» What the exercise asks
Quote all of the data exactly as given. Skip every picture it contains.

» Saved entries
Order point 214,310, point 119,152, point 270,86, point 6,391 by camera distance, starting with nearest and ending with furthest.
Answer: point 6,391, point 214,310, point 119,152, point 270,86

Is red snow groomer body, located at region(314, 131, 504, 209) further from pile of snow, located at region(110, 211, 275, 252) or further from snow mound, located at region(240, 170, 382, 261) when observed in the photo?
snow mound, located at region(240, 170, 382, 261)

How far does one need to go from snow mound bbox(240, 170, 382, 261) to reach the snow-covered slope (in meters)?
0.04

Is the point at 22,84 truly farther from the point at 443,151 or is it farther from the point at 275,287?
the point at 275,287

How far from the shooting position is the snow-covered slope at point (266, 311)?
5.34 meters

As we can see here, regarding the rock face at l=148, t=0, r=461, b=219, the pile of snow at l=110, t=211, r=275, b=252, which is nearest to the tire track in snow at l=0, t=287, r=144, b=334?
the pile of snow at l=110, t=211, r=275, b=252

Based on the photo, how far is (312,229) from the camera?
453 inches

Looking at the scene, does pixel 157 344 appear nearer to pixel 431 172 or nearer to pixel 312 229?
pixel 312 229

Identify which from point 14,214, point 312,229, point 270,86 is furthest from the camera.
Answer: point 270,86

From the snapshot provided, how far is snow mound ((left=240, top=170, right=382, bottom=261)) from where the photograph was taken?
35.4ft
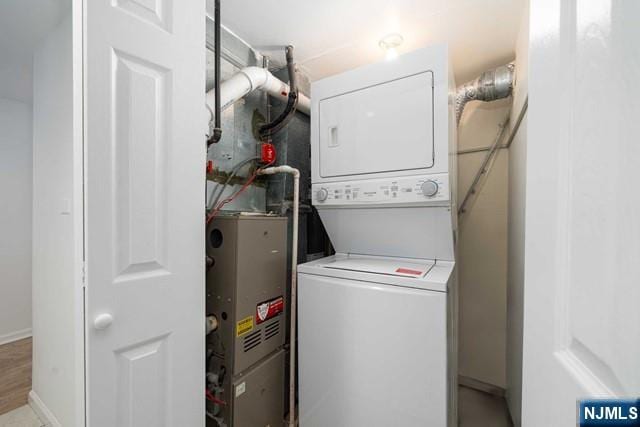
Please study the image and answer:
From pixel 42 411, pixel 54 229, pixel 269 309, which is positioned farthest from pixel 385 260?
pixel 42 411

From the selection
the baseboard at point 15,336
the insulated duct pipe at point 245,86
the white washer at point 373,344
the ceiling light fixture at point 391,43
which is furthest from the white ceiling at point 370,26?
the baseboard at point 15,336

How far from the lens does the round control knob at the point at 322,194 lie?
5.35 feet

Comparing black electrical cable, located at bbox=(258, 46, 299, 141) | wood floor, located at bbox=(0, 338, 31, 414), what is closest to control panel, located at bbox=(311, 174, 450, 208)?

» Output of the task
Order point 214,310, point 119,152, point 270,86, point 6,391 by camera distance, starting with nearest and ending with furthest.
Answer: point 6,391, point 214,310, point 119,152, point 270,86

Is red snow groomer body, located at region(314, 131, 504, 209) further from pile of snow, located at region(110, 211, 275, 252) or further from snow mound, located at region(240, 170, 382, 261) when observed in the photo?
snow mound, located at region(240, 170, 382, 261)

How far does one need to go from snow mound bbox(240, 170, 382, 261) to reach the snow-covered slope (in meters)?
0.04

Is the point at 22,84 truly farther from the point at 443,151 or is it farther from the point at 275,287?
the point at 275,287

How far from the shooting position is the snow-covered slope at point (266, 311)?
5.34 meters

As we can see here, regarding the rock face at l=148, t=0, r=461, b=219, the pile of snow at l=110, t=211, r=275, b=252, which is nearest to the tire track in snow at l=0, t=287, r=144, b=334?
the pile of snow at l=110, t=211, r=275, b=252

Based on the photo, how far is (312,229) from the camera?
453 inches

Looking at the scene, does pixel 157 344 appear nearer to pixel 431 172 or nearer to pixel 312 229?
pixel 312 229

Identify which from point 14,214, point 312,229, point 270,86 is furthest from the camera.
Answer: point 270,86

From the snapshot provided, how far is snow mound ((left=240, top=170, right=382, bottom=261)) from where the photograph was taken?
35.4ft
Please study the image and answer:
From pixel 42 411, pixel 54 229, pixel 269 309, which is positioned farthest from pixel 385 260?
pixel 42 411

From the selection
the baseboard at point 15,336
the insulated duct pipe at point 245,86
the white washer at point 373,344
the ceiling light fixture at point 391,43
which is furthest from the white ceiling at point 370,26?
the baseboard at point 15,336

How far from the lens does the round control knob at the point at 322,194 lie?
5.35 feet

Comparing black electrical cable, located at bbox=(258, 46, 299, 141) | wood floor, located at bbox=(0, 338, 31, 414), what is closest to control panel, located at bbox=(311, 174, 450, 208)?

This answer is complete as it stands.